I bough one of these http://www.amazon.co.uk/gp/product/B00DEYDF8I/ref=oh_details_o00_s00_i00?ie=UTF8&psc=1 recently in order to extend my WiFi network. We already have one of these installed elsewhere in the building, along with a power line adapter plugged into the Router via Ethernet.

When I paired the second extender to the network it worked fine at first, however after about 5 minutes I noticed there was a conflict, where one of the two extenders would loose connectivity to the net. I noticed that whichever Extender had lost connectivity would have a Class B I.P. address, for some reason, even though each were configured "out of the box" with Class C addresses. Obviously I thought that there may be an I.P. address conflict at first, that both extenders attempting to use the one subnet mask might be at fault, and so I tried to set each power line extender to separate sub-net masks.

I kept the original extender on 192.168.1.X : 255.255.255.0
I set the new extender to 192.168.10.X : 255.255.255.0

Unfortunately when I change the I.P. address and Subnet mask settings through the bundled TP-Link utility, it doesn't seem to save the changes, and even on reboot the extender that has lost connectivity will not have regained it and will still have a Class B address of 169.254.X.X.
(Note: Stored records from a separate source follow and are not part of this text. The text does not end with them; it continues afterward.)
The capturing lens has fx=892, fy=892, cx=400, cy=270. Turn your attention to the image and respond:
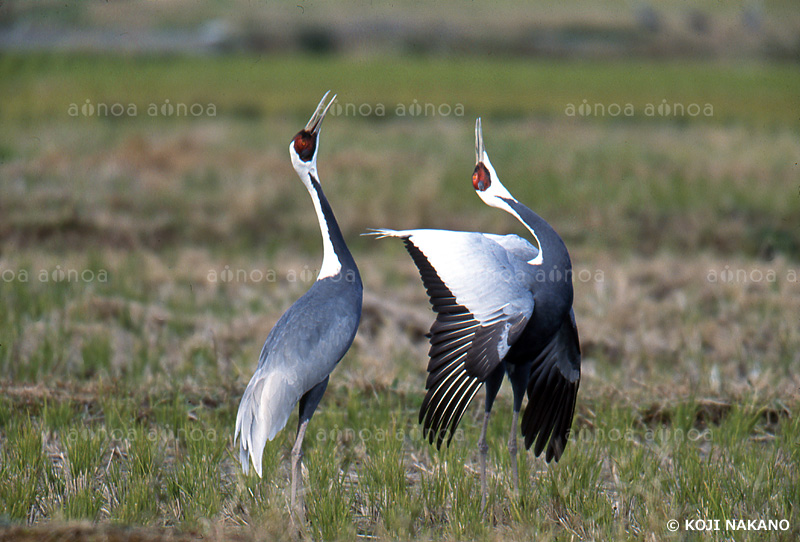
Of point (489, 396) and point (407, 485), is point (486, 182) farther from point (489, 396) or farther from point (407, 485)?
point (407, 485)

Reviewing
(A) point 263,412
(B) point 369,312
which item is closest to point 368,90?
(B) point 369,312

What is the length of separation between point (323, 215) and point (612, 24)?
976 inches

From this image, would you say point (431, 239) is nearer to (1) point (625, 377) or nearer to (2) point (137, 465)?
(2) point (137, 465)

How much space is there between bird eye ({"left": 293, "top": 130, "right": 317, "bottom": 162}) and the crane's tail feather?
2.83ft

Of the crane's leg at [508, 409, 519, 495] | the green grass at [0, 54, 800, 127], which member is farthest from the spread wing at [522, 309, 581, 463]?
the green grass at [0, 54, 800, 127]

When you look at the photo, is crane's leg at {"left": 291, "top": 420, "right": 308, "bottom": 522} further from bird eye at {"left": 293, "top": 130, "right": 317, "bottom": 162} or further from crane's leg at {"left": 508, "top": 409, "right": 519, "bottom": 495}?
bird eye at {"left": 293, "top": 130, "right": 317, "bottom": 162}

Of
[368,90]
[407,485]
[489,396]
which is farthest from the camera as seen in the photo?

I've a fair bit of experience mucking about with routers etc., but these particular TP-Link extenders are new to me, and help identifying the problem would be really appreciated.

Cheers,

Dave.
 
Solution
I would use an address on the same network, you have them on two distinct subnets with 1.x and 10.x so they will not communicate. They should be on the same network as the router and their addresses are static so make sure that the router DHCP cannot assign those addresses.

RealBeast

Titan
Moderator
I would use an address on the same network, you have them on two distinct subnets with 1.x and 10.x so they will not communicate. They should be on the same network as the router and their addresses are static so make sure that the router DHCP cannot assign those addresses.